As the price for a good Android experience moves from $600 to $150 or $250, these companies can increasingly pass up operator subsidies, with burdens of inventory etc. that this imposes, and move straight to selling unsubsidised and online. The poster-child for this model is of course Xiaomi, which has pioneered an online-only flash sales model, backed by an attempt to build a passionate community around the brand and software experience. This has worked well in China but it's not clear how well it can be made to work elsewhere, and whether it can be built once and scaled globally or whether you need to do it one country at a time from scratch. 

Then, coming from the other end of the spectrum, mobile operators are increasing buying in a selection of low-end smartphones than they sell (generally unsubsidised on prepay) under their own brand. Sometimes these have operator apps preloaded (if they've not given up on that yet), sometimes not. One could argue that the value being added here is really only distribution, and so one might see other companies with distribution getting into this, such as mass-market retailers. Some of these have already experimented with Android tablets, with mixed results (as of course they did with MVNOs). 

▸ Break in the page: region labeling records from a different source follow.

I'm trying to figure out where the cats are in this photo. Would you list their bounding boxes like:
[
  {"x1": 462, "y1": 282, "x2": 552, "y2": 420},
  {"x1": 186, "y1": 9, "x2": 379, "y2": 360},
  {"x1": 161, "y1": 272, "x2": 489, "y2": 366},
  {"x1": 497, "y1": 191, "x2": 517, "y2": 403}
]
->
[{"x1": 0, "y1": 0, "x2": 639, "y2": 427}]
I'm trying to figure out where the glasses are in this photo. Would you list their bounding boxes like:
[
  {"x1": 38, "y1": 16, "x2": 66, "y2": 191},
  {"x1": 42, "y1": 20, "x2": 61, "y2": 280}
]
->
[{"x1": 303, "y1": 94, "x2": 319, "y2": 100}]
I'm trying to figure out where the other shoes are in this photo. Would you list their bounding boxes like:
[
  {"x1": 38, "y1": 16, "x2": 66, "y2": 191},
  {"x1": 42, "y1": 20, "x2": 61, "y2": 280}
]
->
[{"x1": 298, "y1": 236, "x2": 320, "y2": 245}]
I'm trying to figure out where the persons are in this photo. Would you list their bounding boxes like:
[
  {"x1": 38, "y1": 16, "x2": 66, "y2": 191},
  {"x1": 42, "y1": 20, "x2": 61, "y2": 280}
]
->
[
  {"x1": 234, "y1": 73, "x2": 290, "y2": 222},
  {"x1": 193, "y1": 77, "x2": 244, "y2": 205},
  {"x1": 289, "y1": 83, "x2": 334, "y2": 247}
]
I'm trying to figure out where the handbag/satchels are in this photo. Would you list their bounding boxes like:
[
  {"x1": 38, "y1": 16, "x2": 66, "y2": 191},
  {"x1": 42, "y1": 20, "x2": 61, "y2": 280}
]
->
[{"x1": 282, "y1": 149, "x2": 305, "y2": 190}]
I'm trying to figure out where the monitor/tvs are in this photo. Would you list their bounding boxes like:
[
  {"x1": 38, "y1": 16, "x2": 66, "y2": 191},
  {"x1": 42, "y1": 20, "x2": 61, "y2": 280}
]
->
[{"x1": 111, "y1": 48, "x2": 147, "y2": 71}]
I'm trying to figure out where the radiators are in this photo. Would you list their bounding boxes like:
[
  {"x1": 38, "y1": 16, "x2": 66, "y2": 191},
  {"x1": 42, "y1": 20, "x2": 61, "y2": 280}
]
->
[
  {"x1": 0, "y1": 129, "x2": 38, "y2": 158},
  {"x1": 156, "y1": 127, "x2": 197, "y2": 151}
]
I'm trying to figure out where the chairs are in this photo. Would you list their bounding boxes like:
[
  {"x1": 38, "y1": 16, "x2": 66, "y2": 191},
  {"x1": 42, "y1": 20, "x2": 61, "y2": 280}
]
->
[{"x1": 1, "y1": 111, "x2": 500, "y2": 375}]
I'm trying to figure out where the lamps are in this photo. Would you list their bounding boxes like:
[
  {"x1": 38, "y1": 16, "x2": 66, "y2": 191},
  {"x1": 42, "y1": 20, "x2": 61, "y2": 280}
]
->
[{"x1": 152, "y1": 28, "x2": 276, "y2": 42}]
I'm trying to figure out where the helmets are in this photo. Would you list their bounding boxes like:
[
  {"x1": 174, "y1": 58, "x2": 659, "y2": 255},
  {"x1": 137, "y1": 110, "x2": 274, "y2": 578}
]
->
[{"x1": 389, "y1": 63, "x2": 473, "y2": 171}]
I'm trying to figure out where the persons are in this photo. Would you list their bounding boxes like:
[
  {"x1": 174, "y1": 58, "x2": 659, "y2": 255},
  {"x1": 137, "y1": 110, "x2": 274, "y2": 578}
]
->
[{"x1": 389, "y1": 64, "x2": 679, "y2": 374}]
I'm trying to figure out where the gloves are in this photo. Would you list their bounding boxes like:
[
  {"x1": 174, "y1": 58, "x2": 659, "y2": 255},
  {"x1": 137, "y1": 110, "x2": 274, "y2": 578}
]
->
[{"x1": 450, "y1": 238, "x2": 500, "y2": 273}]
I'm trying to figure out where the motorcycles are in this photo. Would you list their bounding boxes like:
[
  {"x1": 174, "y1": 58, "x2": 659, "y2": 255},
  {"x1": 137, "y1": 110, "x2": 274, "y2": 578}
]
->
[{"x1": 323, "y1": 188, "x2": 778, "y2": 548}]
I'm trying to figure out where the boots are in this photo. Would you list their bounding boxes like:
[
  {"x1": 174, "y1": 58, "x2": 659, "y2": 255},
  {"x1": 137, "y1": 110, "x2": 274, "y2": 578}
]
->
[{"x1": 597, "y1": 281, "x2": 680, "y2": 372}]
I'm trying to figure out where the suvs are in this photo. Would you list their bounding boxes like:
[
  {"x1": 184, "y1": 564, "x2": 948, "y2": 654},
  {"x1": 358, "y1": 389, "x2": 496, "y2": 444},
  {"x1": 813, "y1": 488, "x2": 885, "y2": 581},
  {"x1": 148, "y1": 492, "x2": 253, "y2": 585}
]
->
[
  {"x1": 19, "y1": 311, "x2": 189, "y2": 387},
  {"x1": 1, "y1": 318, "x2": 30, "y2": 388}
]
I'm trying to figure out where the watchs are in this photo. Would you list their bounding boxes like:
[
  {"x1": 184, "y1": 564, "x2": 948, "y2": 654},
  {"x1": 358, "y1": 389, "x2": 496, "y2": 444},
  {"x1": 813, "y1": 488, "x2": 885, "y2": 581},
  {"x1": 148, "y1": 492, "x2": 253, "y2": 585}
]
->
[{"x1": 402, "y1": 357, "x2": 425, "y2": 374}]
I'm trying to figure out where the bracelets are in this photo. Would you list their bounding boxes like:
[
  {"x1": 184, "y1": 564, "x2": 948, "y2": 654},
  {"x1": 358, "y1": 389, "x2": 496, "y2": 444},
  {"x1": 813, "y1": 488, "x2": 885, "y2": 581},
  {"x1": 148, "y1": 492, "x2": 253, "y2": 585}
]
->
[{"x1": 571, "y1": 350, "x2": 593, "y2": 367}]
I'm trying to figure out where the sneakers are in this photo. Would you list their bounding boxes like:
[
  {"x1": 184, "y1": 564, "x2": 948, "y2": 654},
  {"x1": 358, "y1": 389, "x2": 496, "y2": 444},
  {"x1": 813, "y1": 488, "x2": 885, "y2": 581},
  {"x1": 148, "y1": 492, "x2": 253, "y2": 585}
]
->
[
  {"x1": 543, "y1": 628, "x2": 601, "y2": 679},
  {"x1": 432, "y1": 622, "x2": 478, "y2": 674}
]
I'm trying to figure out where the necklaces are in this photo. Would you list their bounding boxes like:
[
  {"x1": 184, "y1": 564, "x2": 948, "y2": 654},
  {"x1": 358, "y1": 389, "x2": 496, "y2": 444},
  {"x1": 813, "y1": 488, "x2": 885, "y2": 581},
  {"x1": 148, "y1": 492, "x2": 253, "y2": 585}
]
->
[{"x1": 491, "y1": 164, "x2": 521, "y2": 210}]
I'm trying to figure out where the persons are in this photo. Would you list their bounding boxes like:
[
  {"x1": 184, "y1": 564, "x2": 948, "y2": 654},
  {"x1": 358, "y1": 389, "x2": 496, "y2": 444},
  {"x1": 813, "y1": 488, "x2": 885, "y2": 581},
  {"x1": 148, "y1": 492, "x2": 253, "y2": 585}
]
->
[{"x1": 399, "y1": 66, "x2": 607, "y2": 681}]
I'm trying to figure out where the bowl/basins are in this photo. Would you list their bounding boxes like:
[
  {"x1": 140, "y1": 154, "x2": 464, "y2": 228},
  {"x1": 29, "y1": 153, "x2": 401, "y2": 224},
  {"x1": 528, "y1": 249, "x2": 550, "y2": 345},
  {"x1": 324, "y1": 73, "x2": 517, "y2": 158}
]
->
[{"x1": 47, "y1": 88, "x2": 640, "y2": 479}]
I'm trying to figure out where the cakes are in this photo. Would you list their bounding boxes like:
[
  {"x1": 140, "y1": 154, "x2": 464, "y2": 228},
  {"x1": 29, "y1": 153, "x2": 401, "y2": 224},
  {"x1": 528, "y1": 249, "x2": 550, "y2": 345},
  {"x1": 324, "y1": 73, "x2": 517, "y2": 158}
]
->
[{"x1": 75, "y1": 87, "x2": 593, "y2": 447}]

This is all rather like the PC clone market of the 1980s - hundreds of undifferentiated companies fighting it out to sell commodity computers built with commodity components running a commodity operating system (though those companies mainly made the PCs themselves, where many phone brands do not). That world in due course led to companies like Dell - people who embraced the volume, low-margin commodity model and found an angle of their own. We’re starting to see equivalent model-creation now.